The geometry of real hypersurfaces in complex space

Martino Fassina (UIUC Math)

Abstract: Real hypersurfaces are the boundaries of complex domains, and their geometry is therefore crucial in understanding the theory of functions of several complex variables. I will focus in particular on the following question: does the hypersurface contain some local analytic structure? More generally, how closely ambient complex analytic varieties can contact the hypersurface? The talk will be elementary, and with plenty of pictures.

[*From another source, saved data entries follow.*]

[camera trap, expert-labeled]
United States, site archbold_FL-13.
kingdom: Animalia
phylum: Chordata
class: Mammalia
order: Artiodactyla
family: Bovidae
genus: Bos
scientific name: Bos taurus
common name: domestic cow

4:00 pm in 141 Altgeld Hall,Friday, October 18, 2019

Lines in Space

Brian Shin (UIUC)

Abstract: Consider four lines in three-dimensional space. How many lines intersect these given lines? In this expository talk, I'd like to discuss this classical problem of enumerative geometry. Resolving this problem will give us a chance to see some interesting algebraic geometry and algebraic topology. If time permits, I'll discuss connections to motivic homotopy theory.

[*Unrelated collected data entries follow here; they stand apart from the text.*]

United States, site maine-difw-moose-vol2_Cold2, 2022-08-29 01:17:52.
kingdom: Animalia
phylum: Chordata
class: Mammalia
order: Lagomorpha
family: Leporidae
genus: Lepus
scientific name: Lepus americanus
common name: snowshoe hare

4:00 pm in 347 Altgeld Hall,Friday, October 18, 2019

Where Automata Theory Meets Metric Geometry

Alexi Block Gorman (UIUC Math)

Abstract: The results in this talk illustrate and expand on connections between automata theory and metric geometry. We will begin by defining automata, Buchi automata, fractals, and iterated function systems. We say that a function is regular if there is a Buchi automaton that accepts precisely the set of base n representations of points in the graph of the function. We show that a continuous regular function (with closed and bounded domain) "looks linear" almost everywhere, if you zoom in enough. As a result, we show that every differentiable regular function is a shift of linear function (or hyperplane, in higher dimensions).